63- İyi ki yolumu uzatmışım bütün Komonoti yi ( Gümülçine ) dolaştım çok temiz, çok sakin, çok güzel bir yer di.
64- Yol kenarında böyle şeyler çok vardı. Acaba gelen geçen dua etsin diye mi yapılıyor anlamadığım bilmediğim şeyler.
65- Yunanistan da tek para verdiğim yer 1.20 euro otoban üçreti. Yemek ve içeçek kasada dolu, cadır var, mat var ( yatak ) benzinide Bulgaristandan aldım yedek bidon da var.
66- Memleket göründü.
67- İpsala sınır kapısı Yunanistan tarafı.
68- Hoş bulduk.
69- Böylede park edilmez ki.
70- Çok şükür kazasız belasız geldim. İstanbul sigara gibidir herkes şikayet eder ama kimse bırakamaz.
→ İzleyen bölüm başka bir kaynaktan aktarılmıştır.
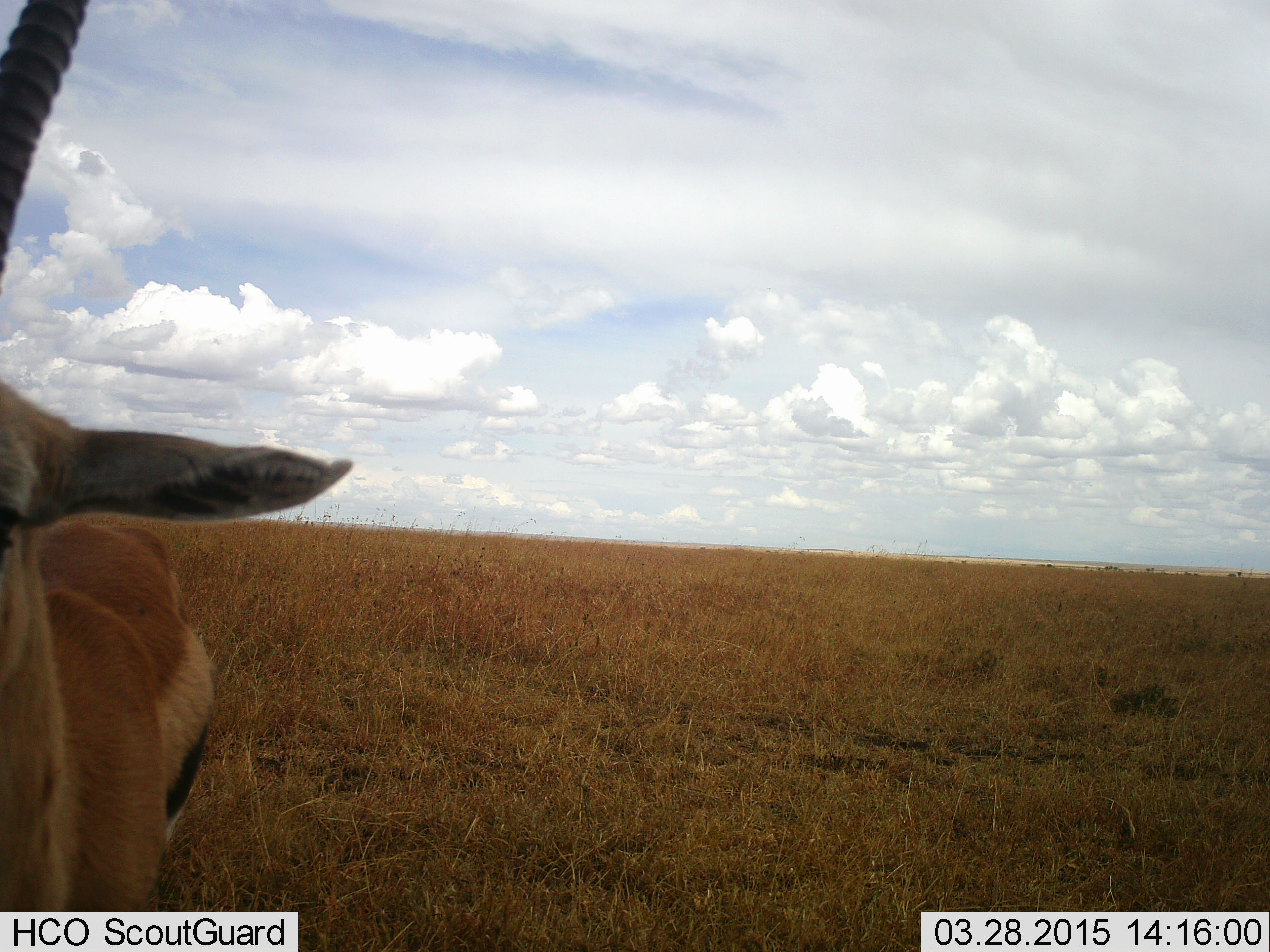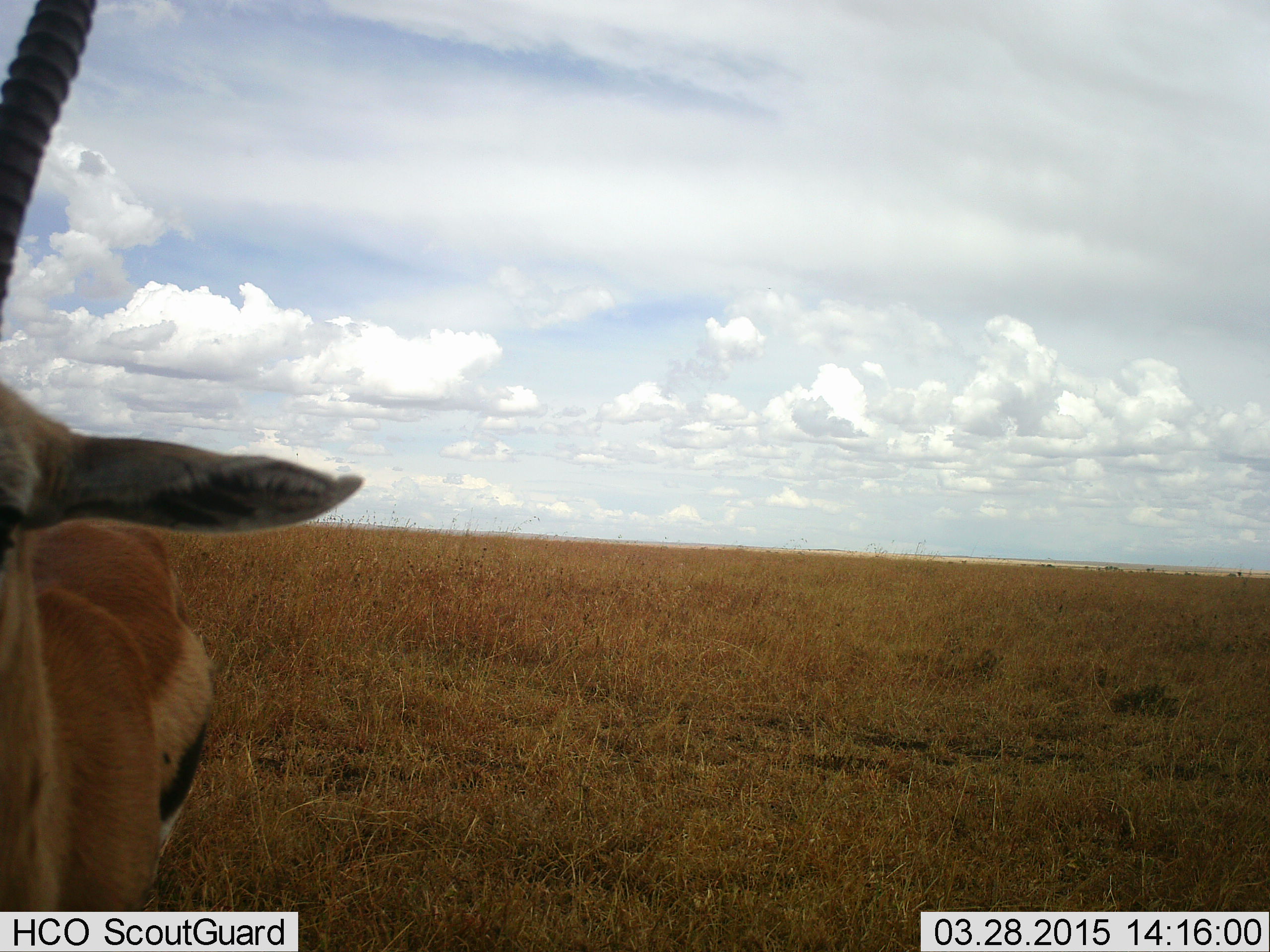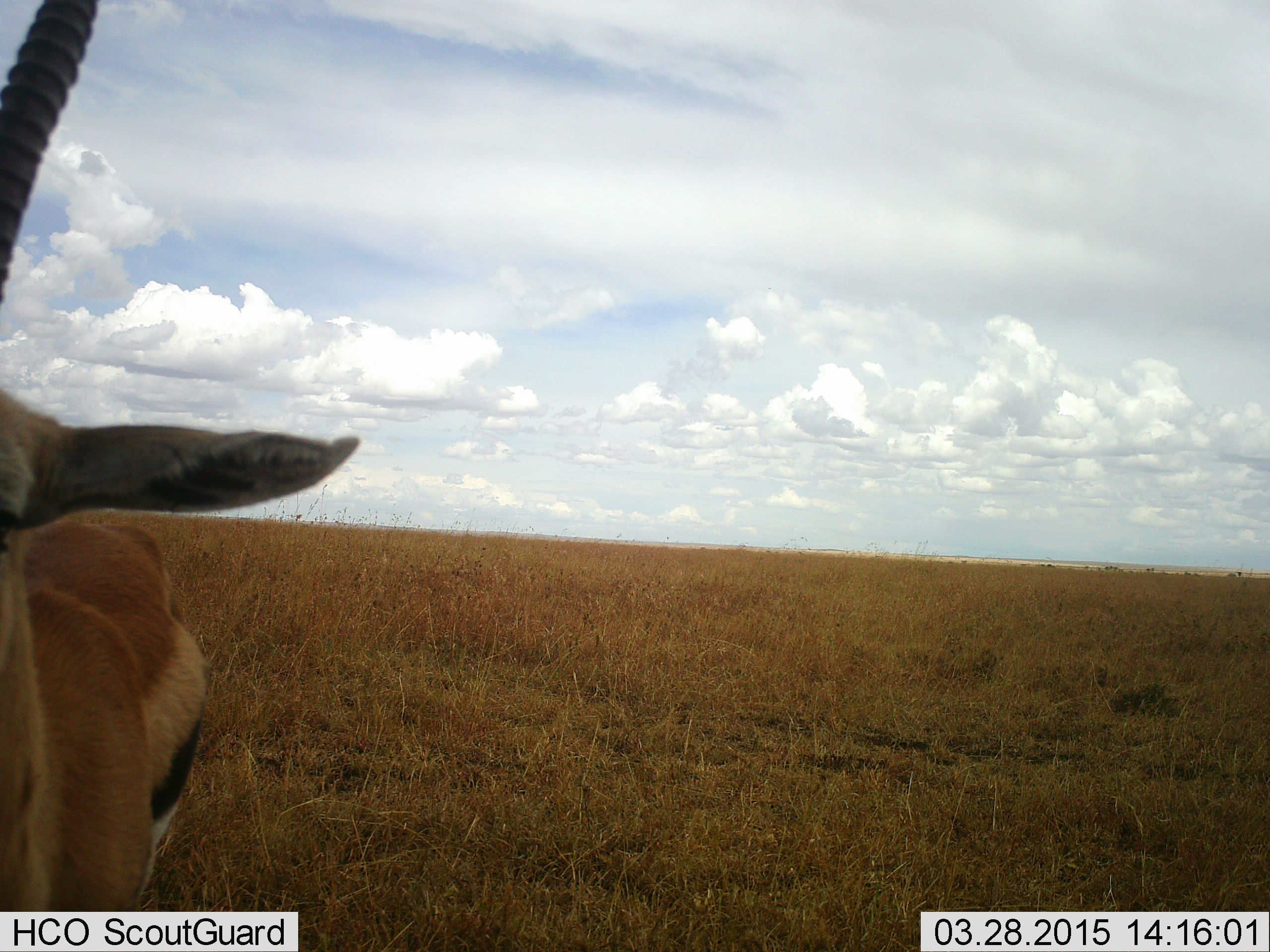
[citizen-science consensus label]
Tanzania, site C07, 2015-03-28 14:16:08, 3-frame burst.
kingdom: Animalia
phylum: Chordata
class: Mammalia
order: Artiodactyla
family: Bovidae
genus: Eudorcas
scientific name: Eudorcas thomsonii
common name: thomson's gazelle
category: gazellethomsons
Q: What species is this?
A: Gazellethomsons (thomson's gazelle) (Eudorcas thomsonii).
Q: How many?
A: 1.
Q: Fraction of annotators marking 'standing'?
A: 90%.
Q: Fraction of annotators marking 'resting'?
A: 0%.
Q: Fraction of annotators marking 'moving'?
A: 10%.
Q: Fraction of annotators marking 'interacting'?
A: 0%.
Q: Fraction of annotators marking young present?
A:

71- Neliymiş sinekli bu da benden olsun içimden geldi.
[YT]D60WSJqBWbQ[/YT]
Videomu seyrederseniz memnun olurum.
Gezi yazımı okuyanlara, filmi mi seyredenlere yorum yapanlara, yorum yapmayanlara teşekkürü bir borç bilirim. Her yapıcı eleştiri bir sonraki gezinin daha iyi olmasını sağlayacaktır.
Not: 1011 kilometre yol yaptım. Bir fotoğraf makinesi bir güneş gözlüğü kaybettim. Benzin dışında motosiklete 30 euro sigorta yaptırdım. 1.20 euro otoban üçreti bir seferde büfede döner ekmek yedim. Saydıklarım harici yurt dışında yemek, içmek ve yatak için her hangi bir ödeme yapmadım.
Not: Rossmandan 17 liraya şişme minder aldım çok rahat ettim tavsiye ederim.